◆ What the task asks
Quote all of the data below exactly, please.

Spatial question entries:
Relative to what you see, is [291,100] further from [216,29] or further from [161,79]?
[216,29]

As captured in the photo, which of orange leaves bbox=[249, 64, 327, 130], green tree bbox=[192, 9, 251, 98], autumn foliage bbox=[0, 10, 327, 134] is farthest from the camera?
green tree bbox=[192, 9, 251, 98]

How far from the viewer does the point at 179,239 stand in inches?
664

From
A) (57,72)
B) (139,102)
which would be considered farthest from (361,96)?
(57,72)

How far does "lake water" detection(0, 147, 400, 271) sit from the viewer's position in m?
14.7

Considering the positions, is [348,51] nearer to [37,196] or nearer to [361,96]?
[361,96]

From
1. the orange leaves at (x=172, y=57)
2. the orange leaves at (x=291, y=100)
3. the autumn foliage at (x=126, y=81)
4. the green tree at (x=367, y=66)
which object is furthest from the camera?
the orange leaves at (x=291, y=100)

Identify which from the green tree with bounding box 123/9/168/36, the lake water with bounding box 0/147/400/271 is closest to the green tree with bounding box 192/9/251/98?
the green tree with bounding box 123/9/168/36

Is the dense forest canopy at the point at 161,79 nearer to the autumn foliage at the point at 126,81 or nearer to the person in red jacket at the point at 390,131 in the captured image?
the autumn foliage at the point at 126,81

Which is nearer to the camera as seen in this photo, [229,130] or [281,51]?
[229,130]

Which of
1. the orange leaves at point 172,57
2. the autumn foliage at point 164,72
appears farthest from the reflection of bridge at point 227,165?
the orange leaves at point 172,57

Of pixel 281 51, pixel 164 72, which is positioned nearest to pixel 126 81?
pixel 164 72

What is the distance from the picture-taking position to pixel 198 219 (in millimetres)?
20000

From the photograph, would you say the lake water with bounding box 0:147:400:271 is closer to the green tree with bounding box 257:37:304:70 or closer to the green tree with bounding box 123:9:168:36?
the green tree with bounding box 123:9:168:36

◆ Response to this exercise
Relative to what you see, is [291,100] further from [216,29] or further from [161,79]?
[216,29]

As captured in the photo, which of orange leaves bbox=[249, 64, 327, 130], green tree bbox=[192, 9, 251, 98], autumn foliage bbox=[0, 10, 327, 134] is farthest from the camera?
green tree bbox=[192, 9, 251, 98]

How far from the viewer does the point at 179,239 stand in inches?
664

From
A) (57,72)
B) (139,102)
which would be considered farthest from (361,96)?
(57,72)

How far does "lake water" detection(0, 147, 400, 271) sit from the viewer's position in m?
14.7

Considering the positions, is [348,51] nearer to [37,196] or nearer to [361,96]?
[361,96]

From
1. the orange leaves at (x=172, y=57)
2. the orange leaves at (x=291, y=100)
3. the autumn foliage at (x=126, y=81)
4. the green tree at (x=367, y=66)
which object is furthest from the camera?
the orange leaves at (x=291, y=100)

Identify which from the green tree with bounding box 123/9/168/36, the lake water with bounding box 0/147/400/271 is closest to the green tree with bounding box 192/9/251/98?
the green tree with bounding box 123/9/168/36

Is the dense forest canopy at the point at 161,79 nearer to the autumn foliage at the point at 126,81 or nearer to the person in red jacket at the point at 390,131 in the captured image?
the autumn foliage at the point at 126,81

Which is nearer to the camera as seen in this photo, [229,130] or [281,51]?
[229,130]

Which of
1. the orange leaves at point 172,57
2. the autumn foliage at point 164,72
appears farthest from the reflection of bridge at point 227,165?
the orange leaves at point 172,57

Of pixel 281 51, pixel 164 72, which is positioned nearest to pixel 126 81?
pixel 164 72

What is the distance from the picture-taking position to pixel 198 219 (in millimetres)?
20000

From the photograph, would you say the lake water with bounding box 0:147:400:271 is closer to the green tree with bounding box 257:37:304:70 or closer to the green tree with bounding box 123:9:168:36?
the green tree with bounding box 123:9:168:36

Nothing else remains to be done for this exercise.